Road Accident Proneness Indicator Based On Time, Weather And Location Specificity Using Graph Neural Networks
This work addresses road safety prediction for transportation systems, but it is incremental as it applies an existing GNN method to a new domain-specific problem.
The paper tackled predicting road accident proneness using time, weather, and location features, achieving a peak accuracy of 65% with a Graph Neural Network that outperformed other models like Logistic Regression and LSTMs.

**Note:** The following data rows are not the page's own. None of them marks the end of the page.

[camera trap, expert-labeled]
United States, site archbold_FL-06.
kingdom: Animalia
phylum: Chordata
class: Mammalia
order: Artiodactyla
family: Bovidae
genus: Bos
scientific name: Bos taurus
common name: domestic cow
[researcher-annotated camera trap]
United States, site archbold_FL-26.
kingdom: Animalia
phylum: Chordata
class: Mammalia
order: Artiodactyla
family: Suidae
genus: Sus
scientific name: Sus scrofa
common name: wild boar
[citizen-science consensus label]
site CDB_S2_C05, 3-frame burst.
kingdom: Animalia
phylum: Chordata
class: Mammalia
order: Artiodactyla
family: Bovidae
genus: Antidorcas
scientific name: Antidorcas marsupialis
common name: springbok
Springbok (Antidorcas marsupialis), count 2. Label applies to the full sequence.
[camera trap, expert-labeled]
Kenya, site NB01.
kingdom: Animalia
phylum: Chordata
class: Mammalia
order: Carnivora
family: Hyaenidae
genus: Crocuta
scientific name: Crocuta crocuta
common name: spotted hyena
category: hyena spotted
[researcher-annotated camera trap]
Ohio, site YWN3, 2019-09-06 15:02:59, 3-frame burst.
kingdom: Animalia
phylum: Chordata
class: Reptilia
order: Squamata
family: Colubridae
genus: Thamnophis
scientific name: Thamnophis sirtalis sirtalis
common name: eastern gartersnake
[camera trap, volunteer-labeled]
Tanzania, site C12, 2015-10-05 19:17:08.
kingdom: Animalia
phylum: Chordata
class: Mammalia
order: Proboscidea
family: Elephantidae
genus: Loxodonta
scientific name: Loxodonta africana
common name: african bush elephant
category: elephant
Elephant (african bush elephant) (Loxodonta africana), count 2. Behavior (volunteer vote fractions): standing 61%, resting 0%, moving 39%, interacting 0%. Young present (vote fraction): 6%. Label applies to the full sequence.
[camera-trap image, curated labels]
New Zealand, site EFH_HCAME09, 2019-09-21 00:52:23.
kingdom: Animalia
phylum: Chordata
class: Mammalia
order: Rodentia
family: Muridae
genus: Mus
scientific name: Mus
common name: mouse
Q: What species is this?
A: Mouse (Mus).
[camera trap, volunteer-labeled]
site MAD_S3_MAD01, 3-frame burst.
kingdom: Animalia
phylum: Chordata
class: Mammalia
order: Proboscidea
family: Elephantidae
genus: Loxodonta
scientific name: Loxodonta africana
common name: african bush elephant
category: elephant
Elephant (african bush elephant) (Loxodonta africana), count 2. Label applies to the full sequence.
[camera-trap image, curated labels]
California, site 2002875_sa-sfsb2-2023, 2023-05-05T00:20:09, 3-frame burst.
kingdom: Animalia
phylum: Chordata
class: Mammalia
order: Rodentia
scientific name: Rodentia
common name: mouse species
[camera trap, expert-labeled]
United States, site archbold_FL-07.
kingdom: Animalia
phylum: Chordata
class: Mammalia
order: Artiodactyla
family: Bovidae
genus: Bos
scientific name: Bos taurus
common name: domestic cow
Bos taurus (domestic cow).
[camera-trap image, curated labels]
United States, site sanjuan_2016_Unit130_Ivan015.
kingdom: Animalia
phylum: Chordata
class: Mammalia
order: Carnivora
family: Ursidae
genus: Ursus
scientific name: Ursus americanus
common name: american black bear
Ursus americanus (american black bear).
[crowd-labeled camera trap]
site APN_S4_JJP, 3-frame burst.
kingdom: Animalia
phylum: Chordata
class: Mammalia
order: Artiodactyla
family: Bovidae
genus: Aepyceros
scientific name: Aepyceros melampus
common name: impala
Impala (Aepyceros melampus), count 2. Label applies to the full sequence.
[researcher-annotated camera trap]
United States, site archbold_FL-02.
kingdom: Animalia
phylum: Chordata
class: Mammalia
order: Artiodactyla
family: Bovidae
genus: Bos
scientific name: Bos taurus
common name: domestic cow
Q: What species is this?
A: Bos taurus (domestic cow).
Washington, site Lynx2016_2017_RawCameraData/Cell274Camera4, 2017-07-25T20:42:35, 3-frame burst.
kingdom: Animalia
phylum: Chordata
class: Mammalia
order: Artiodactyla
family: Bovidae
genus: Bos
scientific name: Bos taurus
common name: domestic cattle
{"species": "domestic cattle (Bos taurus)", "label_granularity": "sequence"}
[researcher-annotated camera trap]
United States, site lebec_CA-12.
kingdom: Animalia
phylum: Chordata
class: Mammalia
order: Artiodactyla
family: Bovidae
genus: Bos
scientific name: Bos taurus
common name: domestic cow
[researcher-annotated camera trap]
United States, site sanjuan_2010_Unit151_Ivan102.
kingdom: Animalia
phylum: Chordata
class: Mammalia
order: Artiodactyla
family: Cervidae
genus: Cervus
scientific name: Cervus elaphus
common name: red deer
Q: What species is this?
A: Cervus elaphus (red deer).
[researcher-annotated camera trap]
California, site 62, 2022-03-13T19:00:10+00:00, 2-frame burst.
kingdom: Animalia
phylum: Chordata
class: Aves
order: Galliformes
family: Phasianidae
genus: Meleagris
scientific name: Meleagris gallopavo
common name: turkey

In this paper, we present a novel approach to identify the Spatio-temporal and environmental features that influence the safety of a road and predict its accident proneness based on these features. A total of 14 features were compiled based on Time, Weather, and Location (TWL) specificity along a road. To determine the influence each of the 14 features carries, a sensitivity study was performed using Principal Component Analysis. Using the locations of accident warnings, a Safety Index was developed to quantify how accident-prone a particular road is. We implement a novel approach to predict the Safety Index of a road-based on its TWL specificity by using a Graph Neural Network (GNN) architecture. The proposed architecture is uniquely suited for this application due to its ability to capture the complexities of the inherent nonlinear interlinking in a vast feature space. We employed a GNN to emulate the TWL feature vectors as individual nodes which were interlinked vis-à-vis edges of a graph. This model was verified to perform better than Logistic Regression, simple Feed-Forward Neural Networks, and even Long Short Term Memory (LSTM) Neural Networks. We validated our approach on a data set containing the alert locations along the routes of inter-state buses. The results achieved through this GNN architecture, using a TWL input feature space proved to be more feasible than the other predictive models, having reached a peak accuracy of 65%.